By Jeanette Joy Fisher

If you don't already own your own home or investment property, get started today!

Real estate investors appreciate how to make fortunes buying distressed houses. Investors recognize that bargain houses offer the best way to make a return quickly.

Distressed houses also open up a way for first-time home buyers to buy with little or no savings for a down payment. If you want to reduce the amount of down payment needed to buy a house, get the seller to pay your closing costs. In a hot seller's market when more buyers compete for the same properties, you either need to increase the purchase price to cover your closing costs or find a distressed seller.

A bargain house may be in bad shape or the seller may be distressed. Home sellers who suffer from problems such as job loss or transfer, divorce, death, pending foreclosure, and lack of funds sell fast for less. Often these sellers offer incentives to the buyer, like paying the buyer's closing costs.

A distressed house may also be a "doghouse," a dump, or a fixer. Owners of fixers are not always distressed sellers, but they may still feel pressure to get rid of their problem house.

How to Find a Distressed House

Look for listings and advertisements with the words "make offer," "fixer," "must sell immediately," "handyman's special," "divorce," "owner transferred," and "owner help with closing costs." If you see two or three of these clues, you've found an anxious seller.
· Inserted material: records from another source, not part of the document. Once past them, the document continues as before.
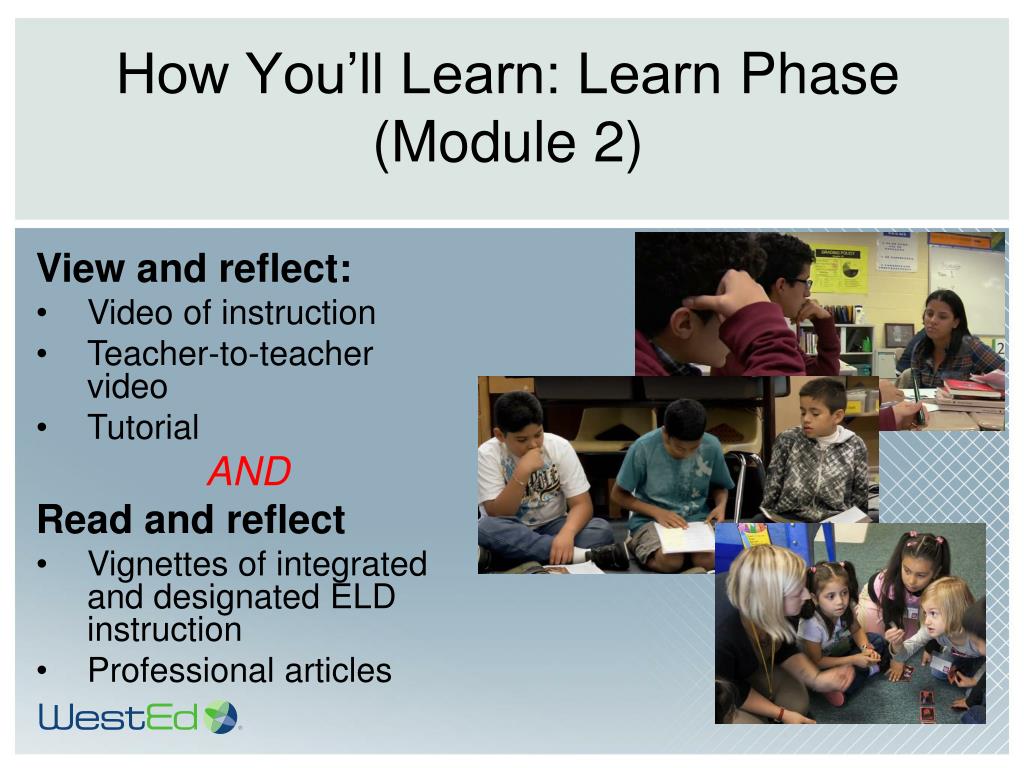 How You'll Learn: Learn Phase (Module 2)

View and reflect:
• Video of instruction
• Teacher-to-teacher video
• Tutorial

AND

Read and reflect
• Vignettes of integrated and designated ELD instruction
• Professional articles

WestEd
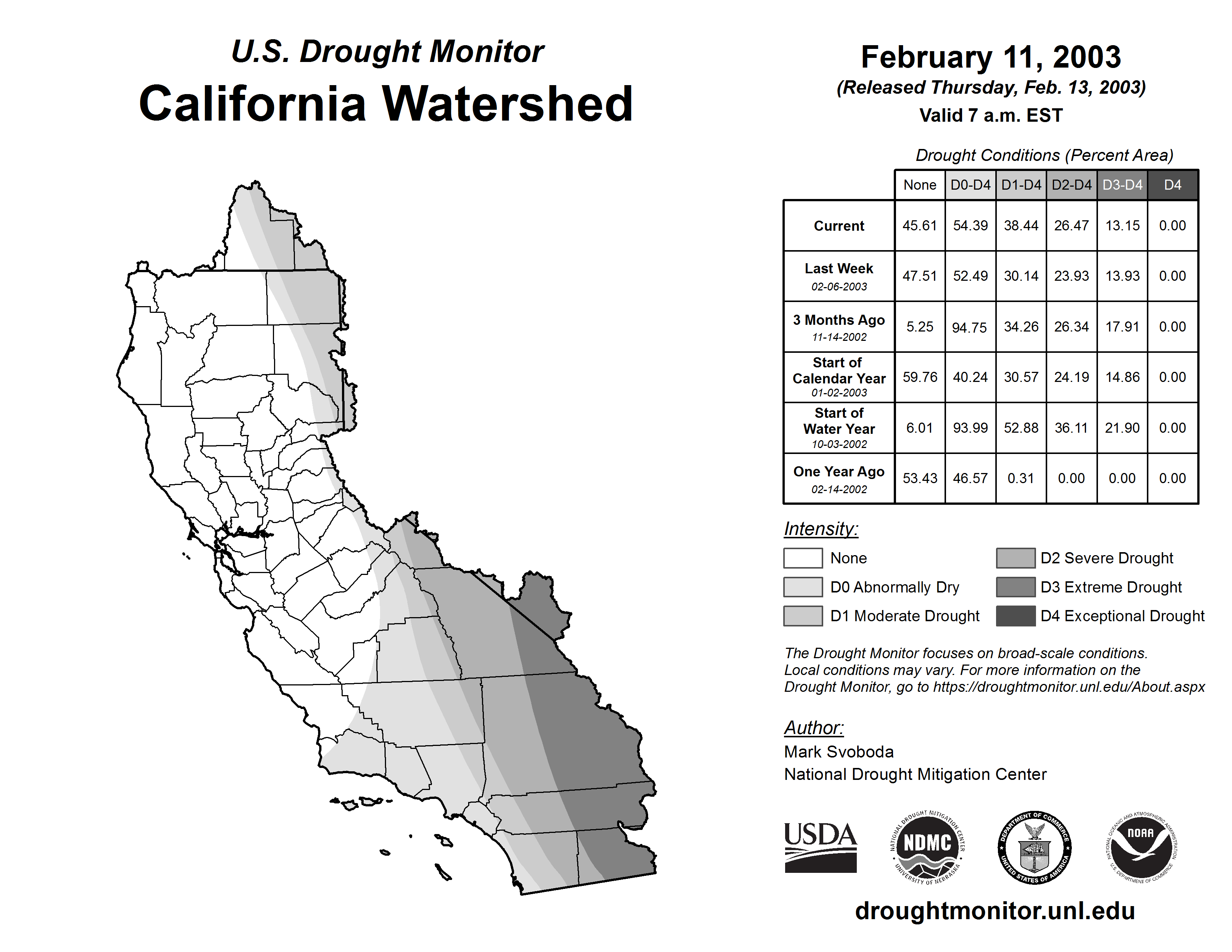 U.S. Drought Monitor
California Watershed

February 11, 2003
(Released Thursday, Feb. 13, 2003)
Valid 7 a.m. EST

Drought Conditions (Percent Area)

| | None | D0-D4 | D1-D4 | D2-D4 | D3-D4 | D4 |
|---|---|---|---|---|---|---|
| Current | 45.61 | 54.39 | 38.44 | 26.47 | 13.15 | 0.00 |
| Last Week 02-06-2003 | 47.51 | 52.49 | 30.14 | 23.93 | 13.93 | 0.00 |
| 3 Months Ago 11-14-2002 | 5.25 | 94.75 | 34.26 | 26.34 | 17.91 | 0.00 |
| Start of Calendar Year 01-02-2003 | 59.76 | 40.24 | 30.57 | 24.19 | 14.86 | 0.00 |
| Start of Water Year 10-03-2002 | 6.01 | 93.99 | 52.88 | 36.11 | 21.90 | 0.00 |
| One Year Ago 02-14-2002 | 53.43 | 46.57 | 0.31 | 0.00 | 0.00 | 0.00 |

Intensity:
None
D0 Abnormally Dry
D1 Moderate Drought
D2 Severe Drought
D3 Extreme Drought
D4 Exceptional Drought

The Drought Monitor focuses on broad-scale conditions. Local conditions may vary. For more information on the Drought Monitor, go to https://droughtmonitor.unl.edu/About.aspx

Author:
Mark Svoboda
National Drought Mitigation Center

USDA
NATIONAL DROUGHT MITIGATION CENTER NDMC UNIVERSITY OF NEBRASKA
DEPARTMENT OF COMMERCE UNITED STATES OF AMERICA
NATIONAL OCEANIC AND ATMOSPHERIC ADMINISTRATION NOAA U.S. DEPARTMENT OF COMMERCE

droughtmonitor.unl.edu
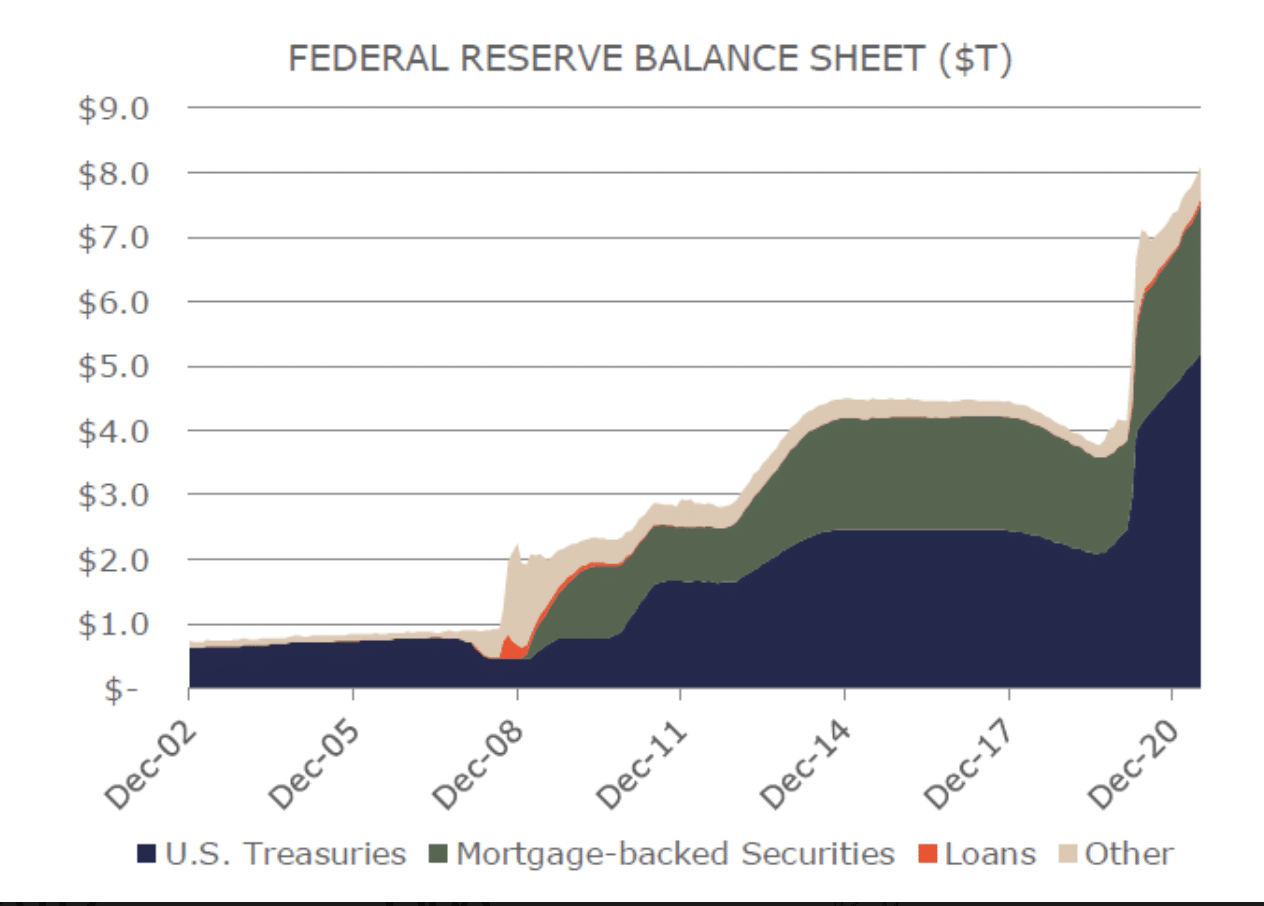 FEDERAL RESERVE BALANCE SHEET ($T)

$9.0
$8.0
$7.0
$6.0
$5.0
$4.0
$3.0
$2.0
$1.0
$-

Dec-02
Dec-05
Dec-08
Dec-11
Dec-14
Dec-17
Dec-20

U.S. Treasuries
Mortgage-backed Securities
Loans
Other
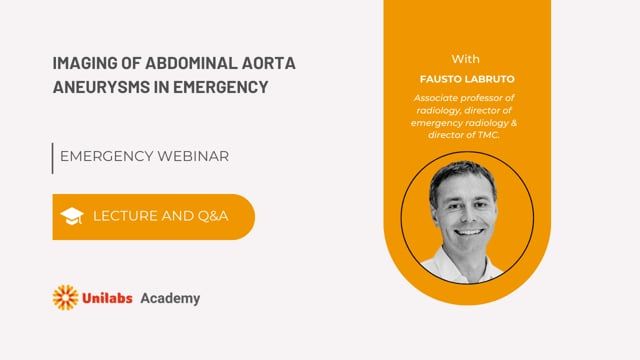 IMAGING OF ABDOMINAL AORTA ANEURYSMS IN EMERGENCY

EMERGENCY WEBINAR

LECTURE AND Q&A

Unilabs Academy

With

FAUSTO LABRUTO

Associate professor of radiology, director of emergency radiology & director of TMC.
Discovering the seller's problem and finding a solution is the key to buying a bargain property from a seller under pressure. Perhaps the seller needs to close quickly; in this case, a buyer ready with financing in place with a lender who acts fast can make an offer with a short escrow. Prepare yourself for quick action by getting your financing in order before you go house shopping.

 How to Finance a Fixer

 You must understand that a property also needs to qualify for financing. Extreme fixers in poor condition don't qualify for a 100% purchase loan. However, houses needing only cosmetic upgrades easily pass a lender's inspection. If you find a great bargain fixer, make sure that the house will pass health and safety codes. Sometimes home buyers will help the seller with little changes that make a house "loan-able." Minor changes like covering exposed wires with switch plate covers, which cost as little as 19 cents, and repairing broken windows can make the all the difference in passing inspection.

If you need help with your closing costs, find yourself a distressed seller under pressure to sell. Not only will you get help with funds needed to buy a home, you might also get a great purchase price and be on your way to making your future investing in real estate.